Could you revise the entries below by swapping "furthest" for "most distant" everywhere it appears, keeping everything else unchanged? Leave the pictures out of your answer.

» DATA LINES:
=======
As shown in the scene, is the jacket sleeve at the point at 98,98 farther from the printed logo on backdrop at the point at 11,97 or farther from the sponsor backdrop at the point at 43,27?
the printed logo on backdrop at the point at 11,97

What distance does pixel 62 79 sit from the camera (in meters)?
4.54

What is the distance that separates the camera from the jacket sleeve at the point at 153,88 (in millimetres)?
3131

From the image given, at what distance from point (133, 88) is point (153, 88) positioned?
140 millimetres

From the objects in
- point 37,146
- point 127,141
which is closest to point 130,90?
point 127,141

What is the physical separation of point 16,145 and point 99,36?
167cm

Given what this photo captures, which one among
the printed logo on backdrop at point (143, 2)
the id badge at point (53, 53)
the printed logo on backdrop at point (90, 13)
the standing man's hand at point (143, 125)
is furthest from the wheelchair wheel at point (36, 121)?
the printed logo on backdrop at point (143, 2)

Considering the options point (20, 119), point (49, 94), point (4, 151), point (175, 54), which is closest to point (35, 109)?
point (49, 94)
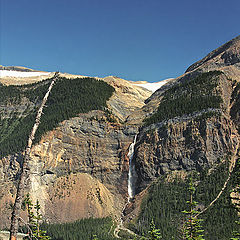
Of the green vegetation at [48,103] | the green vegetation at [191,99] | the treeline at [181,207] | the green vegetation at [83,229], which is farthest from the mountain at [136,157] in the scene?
the green vegetation at [83,229]

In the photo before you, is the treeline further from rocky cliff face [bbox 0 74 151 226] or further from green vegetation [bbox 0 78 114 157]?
green vegetation [bbox 0 78 114 157]

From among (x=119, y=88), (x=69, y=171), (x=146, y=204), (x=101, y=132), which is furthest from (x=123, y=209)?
(x=119, y=88)

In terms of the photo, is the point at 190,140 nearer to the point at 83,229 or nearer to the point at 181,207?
the point at 181,207

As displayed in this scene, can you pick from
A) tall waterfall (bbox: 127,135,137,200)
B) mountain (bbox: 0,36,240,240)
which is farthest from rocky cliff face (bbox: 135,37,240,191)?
Answer: tall waterfall (bbox: 127,135,137,200)

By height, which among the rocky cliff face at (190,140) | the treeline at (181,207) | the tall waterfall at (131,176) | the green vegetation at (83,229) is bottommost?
the green vegetation at (83,229)

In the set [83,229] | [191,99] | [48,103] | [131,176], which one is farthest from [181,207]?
[48,103]

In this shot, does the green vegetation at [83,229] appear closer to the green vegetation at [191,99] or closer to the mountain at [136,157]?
the mountain at [136,157]
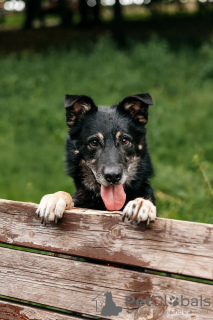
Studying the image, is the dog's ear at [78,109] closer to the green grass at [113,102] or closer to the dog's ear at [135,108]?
the dog's ear at [135,108]

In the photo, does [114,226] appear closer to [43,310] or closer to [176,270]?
[176,270]

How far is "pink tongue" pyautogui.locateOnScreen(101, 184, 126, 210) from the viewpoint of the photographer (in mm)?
3176

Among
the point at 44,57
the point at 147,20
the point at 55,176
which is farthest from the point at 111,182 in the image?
the point at 147,20

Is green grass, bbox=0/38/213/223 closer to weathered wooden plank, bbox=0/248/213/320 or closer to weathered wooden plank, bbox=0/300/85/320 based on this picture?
weathered wooden plank, bbox=0/248/213/320

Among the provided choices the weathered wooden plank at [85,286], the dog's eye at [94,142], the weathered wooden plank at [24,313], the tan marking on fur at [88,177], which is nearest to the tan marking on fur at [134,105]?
the dog's eye at [94,142]

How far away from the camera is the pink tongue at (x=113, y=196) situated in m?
3.18

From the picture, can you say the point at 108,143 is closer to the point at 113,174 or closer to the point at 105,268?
the point at 113,174

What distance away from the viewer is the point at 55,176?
7.00m

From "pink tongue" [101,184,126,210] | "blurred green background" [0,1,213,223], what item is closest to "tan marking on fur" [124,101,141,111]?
"pink tongue" [101,184,126,210]

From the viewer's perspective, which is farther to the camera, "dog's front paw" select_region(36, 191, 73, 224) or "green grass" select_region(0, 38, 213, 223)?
"green grass" select_region(0, 38, 213, 223)

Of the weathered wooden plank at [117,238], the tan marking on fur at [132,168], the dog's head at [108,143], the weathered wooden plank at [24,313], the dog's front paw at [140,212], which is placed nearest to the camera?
the weathered wooden plank at [117,238]

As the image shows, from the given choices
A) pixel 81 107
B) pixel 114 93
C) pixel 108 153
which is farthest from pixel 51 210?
pixel 114 93

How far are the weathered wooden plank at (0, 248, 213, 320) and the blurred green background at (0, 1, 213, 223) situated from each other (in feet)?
5.39

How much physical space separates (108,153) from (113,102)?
21.9 feet
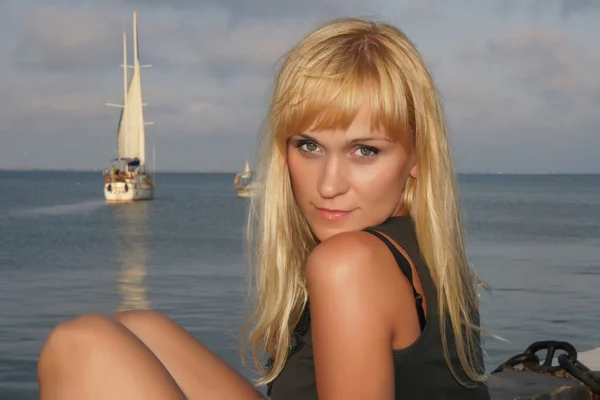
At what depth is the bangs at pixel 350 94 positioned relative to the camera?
1.98m

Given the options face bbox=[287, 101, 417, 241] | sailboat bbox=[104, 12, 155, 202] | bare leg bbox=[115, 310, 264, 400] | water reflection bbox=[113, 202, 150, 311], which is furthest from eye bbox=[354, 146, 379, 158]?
sailboat bbox=[104, 12, 155, 202]

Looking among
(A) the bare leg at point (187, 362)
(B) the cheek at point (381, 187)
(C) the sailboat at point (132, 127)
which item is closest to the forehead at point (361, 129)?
(B) the cheek at point (381, 187)

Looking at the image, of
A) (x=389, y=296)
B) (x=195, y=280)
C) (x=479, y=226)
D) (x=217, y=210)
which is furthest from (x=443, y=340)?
(x=217, y=210)

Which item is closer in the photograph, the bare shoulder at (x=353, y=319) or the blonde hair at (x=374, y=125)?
the bare shoulder at (x=353, y=319)

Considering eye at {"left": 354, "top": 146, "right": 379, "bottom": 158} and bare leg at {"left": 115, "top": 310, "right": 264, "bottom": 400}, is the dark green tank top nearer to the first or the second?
eye at {"left": 354, "top": 146, "right": 379, "bottom": 158}

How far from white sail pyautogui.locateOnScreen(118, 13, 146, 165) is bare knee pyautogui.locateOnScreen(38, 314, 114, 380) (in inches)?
1912

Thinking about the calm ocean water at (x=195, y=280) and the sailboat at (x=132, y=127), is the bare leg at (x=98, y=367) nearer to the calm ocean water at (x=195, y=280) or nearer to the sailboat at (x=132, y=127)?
the calm ocean water at (x=195, y=280)

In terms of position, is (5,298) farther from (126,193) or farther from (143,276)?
(126,193)

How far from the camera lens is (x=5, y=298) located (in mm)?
14461

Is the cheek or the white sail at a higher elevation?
the cheek

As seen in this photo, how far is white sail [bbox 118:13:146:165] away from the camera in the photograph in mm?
49875

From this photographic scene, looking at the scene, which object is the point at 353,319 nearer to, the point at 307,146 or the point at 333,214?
the point at 333,214

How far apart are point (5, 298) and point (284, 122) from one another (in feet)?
43.8

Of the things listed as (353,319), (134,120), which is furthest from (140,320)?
(134,120)
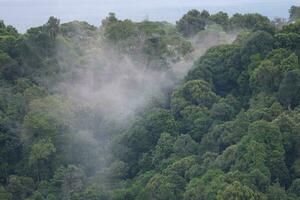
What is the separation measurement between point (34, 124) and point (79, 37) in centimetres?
823

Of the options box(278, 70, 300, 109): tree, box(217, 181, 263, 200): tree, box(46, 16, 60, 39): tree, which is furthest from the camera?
box(46, 16, 60, 39): tree

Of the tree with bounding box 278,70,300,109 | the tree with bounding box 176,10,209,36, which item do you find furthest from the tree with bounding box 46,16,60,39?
the tree with bounding box 278,70,300,109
=======
» TASK RESPONSE:
As shown in the scene, is the jacket sleeve at the point at 98,98 farther from the printed logo on backdrop at the point at 11,97 or farther from the sponsor backdrop at the point at 43,27?
the printed logo on backdrop at the point at 11,97

What distance does pixel 62 79 sit from the camera (in meters)?
4.54

What is the distance that separates the camera from the jacket sleeve at the point at 153,88 (in millimetres)?
3131

From the image given, at what distance from point (133, 88) is point (153, 88) positioned?
140 millimetres

From the objects in
- point 37,146
- point 127,141
which is closest to point 130,90?
point 127,141

What is the physical separation of point 16,145 and point 99,36?
167cm

Given what this photo captures, which one among
the printed logo on backdrop at point (143, 2)
the id badge at point (53, 53)
the printed logo on backdrop at point (90, 13)
the standing man's hand at point (143, 125)
is most distant from the wheelchair wheel at point (36, 121)?
the printed logo on backdrop at point (143, 2)

Considering the options point (20, 119), point (49, 94), point (4, 151), point (175, 54), which is closest to point (35, 109)?
point (49, 94)
Of the green vegetation at [48,103] | the green vegetation at [191,99] | the treeline at [181,207] | the green vegetation at [83,229], which is farthest from the mountain at [136,157] in the scene?
the green vegetation at [83,229]

In the photo before you, is the treeline further from rocky cliff face [bbox 0 74 151 226] or further from green vegetation [bbox 0 78 114 157]?
green vegetation [bbox 0 78 114 157]

From among (x=119, y=88), (x=69, y=171), (x=146, y=204), (x=101, y=132), which is most distant from (x=123, y=209)?
(x=119, y=88)

In terms of the photo, is the point at 190,140 nearer to the point at 83,229 or nearer to the point at 181,207?
the point at 181,207

As displayed in this scene, can you pick from
A) tall waterfall (bbox: 127,135,137,200)
B) mountain (bbox: 0,36,240,240)
which is farthest from rocky cliff face (bbox: 135,37,240,191)?
Answer: tall waterfall (bbox: 127,135,137,200)

By height, which among the rocky cliff face at (190,140) | the treeline at (181,207) | the tall waterfall at (131,176) | the green vegetation at (83,229) is bottommost?
the green vegetation at (83,229)

In the set [83,229] | [191,99] | [48,103] | [131,176], which one is farthest from [181,207]?
[48,103]

In this shot, does the green vegetation at [83,229] appear closer to the green vegetation at [191,99] or closer to the mountain at [136,157]?
the mountain at [136,157]
Studying the image, is the dog's ear at [78,109] closer to the green grass at [113,102] or closer to the dog's ear at [135,108]?
the dog's ear at [135,108]

In the photo, does [114,226] appear closer to [43,310] or closer to [176,270]?
[176,270]

How far is "pink tongue" pyautogui.locateOnScreen(101, 184, 126, 210) from the viewpoint of the photographer (in mm)?
3176

Among
the point at 44,57
the point at 147,20
the point at 55,176
which is farthest from the point at 111,182 in the image?
the point at 147,20

Is green grass, bbox=0/38/213/223 closer to weathered wooden plank, bbox=0/248/213/320 or closer to weathered wooden plank, bbox=0/300/85/320 based on this picture?
weathered wooden plank, bbox=0/248/213/320

Among the provided choices the weathered wooden plank at [85,286], the dog's eye at [94,142], the weathered wooden plank at [24,313], the tan marking on fur at [88,177], which is nearest to the tan marking on fur at [134,105]?
the dog's eye at [94,142]

How far away from the camera is the pink tongue at (x=113, y=196) situated in m?
3.18

From the picture, can you say the point at 108,143 is closer to the point at 113,174 or closer to the point at 105,268?
the point at 113,174

What distance away from the viewer is the point at 55,176?
7.00m

From "pink tongue" [101,184,126,210] | "blurred green background" [0,1,213,223], what item is closest to "tan marking on fur" [124,101,141,111]?
"pink tongue" [101,184,126,210]

From the viewer's perspective, which is farther to the camera, "dog's front paw" select_region(36, 191, 73, 224) or "green grass" select_region(0, 38, 213, 223)?
"green grass" select_region(0, 38, 213, 223)

Of the weathered wooden plank at [117,238], the tan marking on fur at [132,168], the dog's head at [108,143], the weathered wooden plank at [24,313], the dog's front paw at [140,212], which is placed nearest to the camera?
the weathered wooden plank at [117,238]

As the image shows, from the given choices
A) pixel 81 107
B) pixel 114 93
C) pixel 108 153
which is farthest from pixel 51 210?
pixel 114 93

How far are the weathered wooden plank at (0, 248, 213, 320) and the blurred green background at (0, 1, 213, 223) situated from each other (in feet)?
5.39

How much physical space separates (108,153) from (113,102)?
21.9 feet
At what depth is the bangs at pixel 350 94 positioned relative to the camera?
1.98m

Given the options face bbox=[287, 101, 417, 241] | sailboat bbox=[104, 12, 155, 202] | bare leg bbox=[115, 310, 264, 400] | water reflection bbox=[113, 202, 150, 311], which is most distant from eye bbox=[354, 146, 379, 158]?
sailboat bbox=[104, 12, 155, 202]

Looking among
(A) the bare leg at point (187, 362)
(B) the cheek at point (381, 187)
(C) the sailboat at point (132, 127)
which item is closest to the forehead at point (361, 129)?
(B) the cheek at point (381, 187)

Looking at the image, of
A) (x=389, y=296)
B) (x=195, y=280)
C) (x=479, y=226)
D) (x=217, y=210)
which is most distant from (x=443, y=340)?
(x=217, y=210)

Which item is closer in the photograph, the bare shoulder at (x=353, y=319) or the blonde hair at (x=374, y=125)?
the bare shoulder at (x=353, y=319)

Considering eye at {"left": 354, "top": 146, "right": 379, "bottom": 158} and bare leg at {"left": 115, "top": 310, "right": 264, "bottom": 400}, is the dark green tank top nearer to the first or the second?
eye at {"left": 354, "top": 146, "right": 379, "bottom": 158}

How far from white sail pyautogui.locateOnScreen(118, 13, 146, 165) is bare knee pyautogui.locateOnScreen(38, 314, 114, 380) (in inches)?
1912

Thinking about the calm ocean water at (x=195, y=280) and the sailboat at (x=132, y=127), is the bare leg at (x=98, y=367) nearer to the calm ocean water at (x=195, y=280) or nearer to the sailboat at (x=132, y=127)?
the calm ocean water at (x=195, y=280)

In terms of position, is (5,298) farther from (126,193) or farther from (143,276)?
(126,193)

How far from the camera lens is (x=5, y=298) located (in mm)?
14461

Is the cheek or the white sail at a higher elevation?
the cheek

As seen in this photo, how far is white sail [bbox 118:13:146:165] away from the camera in the photograph in mm?
49875

From this photographic scene, looking at the scene, which object is the point at 353,319 nearer to, the point at 307,146 or the point at 333,214?
the point at 333,214

How far apart are point (5, 298) and point (284, 122) from one another (in feet)?
43.8

Of the things listed as (353,319), (134,120), which is most distant from (140,320)?
(134,120)
What is the separation measurement between point (34, 124) and point (79, 37) in centimetres?
823

Of the options box(278, 70, 300, 109): tree, box(217, 181, 263, 200): tree, box(46, 16, 60, 39): tree, which is most distant from the camera?
box(46, 16, 60, 39): tree

Of the tree with bounding box 278,70,300,109 | the tree with bounding box 176,10,209,36, which item do you find most distant from the tree with bounding box 46,16,60,39?
the tree with bounding box 278,70,300,109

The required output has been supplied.